* **What is required**: Copy the listing below verbatim, leaving out the pictures.
--- start of Provided material ---
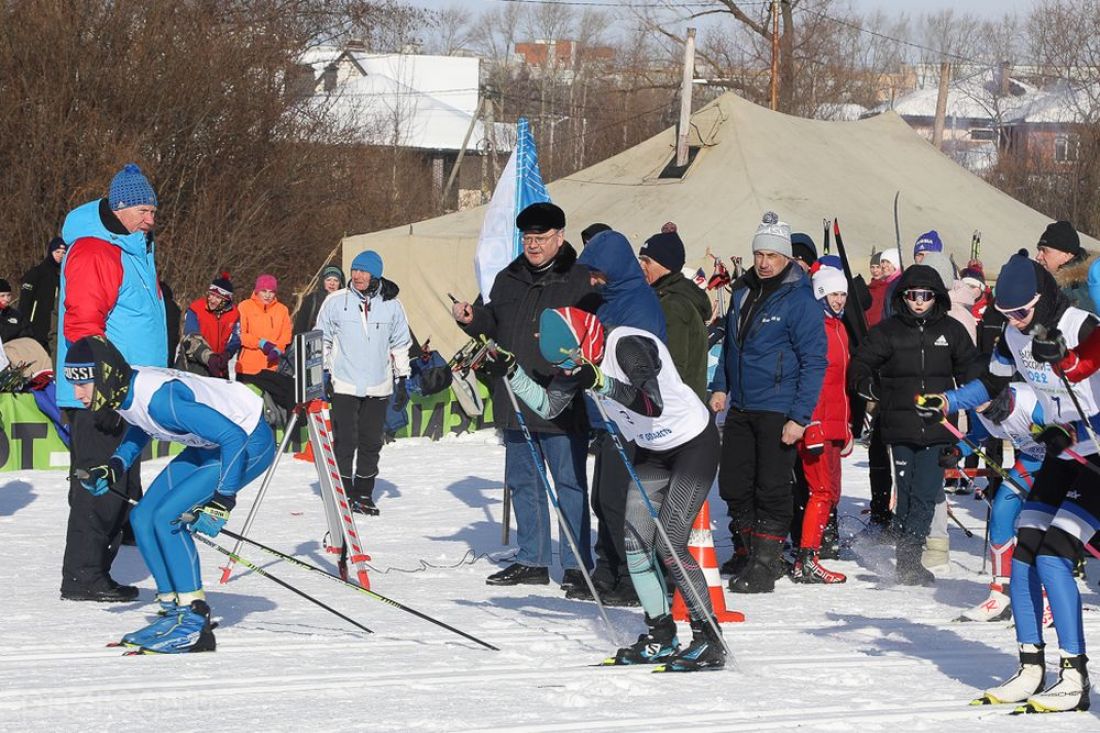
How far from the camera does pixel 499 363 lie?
22.3ft

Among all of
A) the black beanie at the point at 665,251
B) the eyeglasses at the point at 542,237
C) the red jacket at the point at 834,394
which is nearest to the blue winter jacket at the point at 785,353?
the black beanie at the point at 665,251

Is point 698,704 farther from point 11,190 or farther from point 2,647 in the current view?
point 11,190

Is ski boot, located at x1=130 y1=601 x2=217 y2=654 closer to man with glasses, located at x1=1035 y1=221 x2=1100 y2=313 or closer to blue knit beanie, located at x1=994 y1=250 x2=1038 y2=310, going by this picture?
blue knit beanie, located at x1=994 y1=250 x2=1038 y2=310

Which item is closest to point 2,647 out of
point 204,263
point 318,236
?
point 204,263

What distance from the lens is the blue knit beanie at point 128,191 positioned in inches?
322

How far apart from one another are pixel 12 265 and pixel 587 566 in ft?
47.4

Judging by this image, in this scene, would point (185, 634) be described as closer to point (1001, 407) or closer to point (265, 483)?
point (265, 483)

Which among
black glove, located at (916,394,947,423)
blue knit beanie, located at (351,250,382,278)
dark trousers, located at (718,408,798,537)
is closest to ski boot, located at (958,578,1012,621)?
dark trousers, located at (718,408,798,537)

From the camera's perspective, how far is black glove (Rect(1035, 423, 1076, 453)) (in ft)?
19.8

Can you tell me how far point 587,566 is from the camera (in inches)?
343

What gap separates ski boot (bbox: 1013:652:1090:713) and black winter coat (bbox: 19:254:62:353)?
32.2 ft

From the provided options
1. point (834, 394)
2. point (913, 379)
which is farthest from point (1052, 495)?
point (834, 394)

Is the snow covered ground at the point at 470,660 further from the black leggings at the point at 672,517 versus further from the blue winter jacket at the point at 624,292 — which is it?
the blue winter jacket at the point at 624,292

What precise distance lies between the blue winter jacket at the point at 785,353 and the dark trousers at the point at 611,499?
0.96 meters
--- end of Provided material ---
* **Exercise solution**:
How far from the camera does pixel 499 363 lie?
22.3ft

Among all of
A) the black beanie at the point at 665,251
B) the eyeglasses at the point at 542,237
C) the red jacket at the point at 834,394
which is nearest to the blue winter jacket at the point at 785,353?
the black beanie at the point at 665,251

Is point 698,704 farther from point 11,190 or farther from point 2,647 in the current view?
point 11,190

Is ski boot, located at x1=130 y1=601 x2=217 y2=654 closer to man with glasses, located at x1=1035 y1=221 x2=1100 y2=313 or closer to blue knit beanie, located at x1=994 y1=250 x2=1038 y2=310, going by this picture?
blue knit beanie, located at x1=994 y1=250 x2=1038 y2=310

Which item is closest to point 2,647 out of
point 204,263
point 318,236
?
point 204,263

What distance from the lens is the blue knit beanie at point 128,191 positioned in inches?
322

How far apart from one another are pixel 12 265 and pixel 587 566 in ft?
47.4

Judging by this image, in this scene, would point (185, 634) be described as closer to point (1001, 407) or closer to point (265, 483)?
point (265, 483)

Which among
black glove, located at (916,394,947,423)
blue knit beanie, located at (351,250,382,278)
dark trousers, located at (718,408,798,537)
is closest to ski boot, located at (958,578,1012,621)?
dark trousers, located at (718,408,798,537)

From the camera's perspective, how far is black glove (Rect(1035, 423, 1076, 453)) (in ft)?
19.8

Can you tell me how far point 587,566 is from the camera (in inches)?
343

What gap separates ski boot (bbox: 1013:652:1090:713) and black winter coat (bbox: 19:254:62:353)?
32.2 ft

From the provided options
1. point (834, 394)
2. point (913, 379)
which is farthest from point (1052, 495)?
point (834, 394)

Is the snow covered ground at the point at 470,660 further from the black leggings at the point at 672,517 versus further from the blue winter jacket at the point at 624,292 — which is it?
the blue winter jacket at the point at 624,292

What precise distance lies between the blue winter jacket at the point at 785,353 and the dark trousers at the point at 611,499?
0.96 meters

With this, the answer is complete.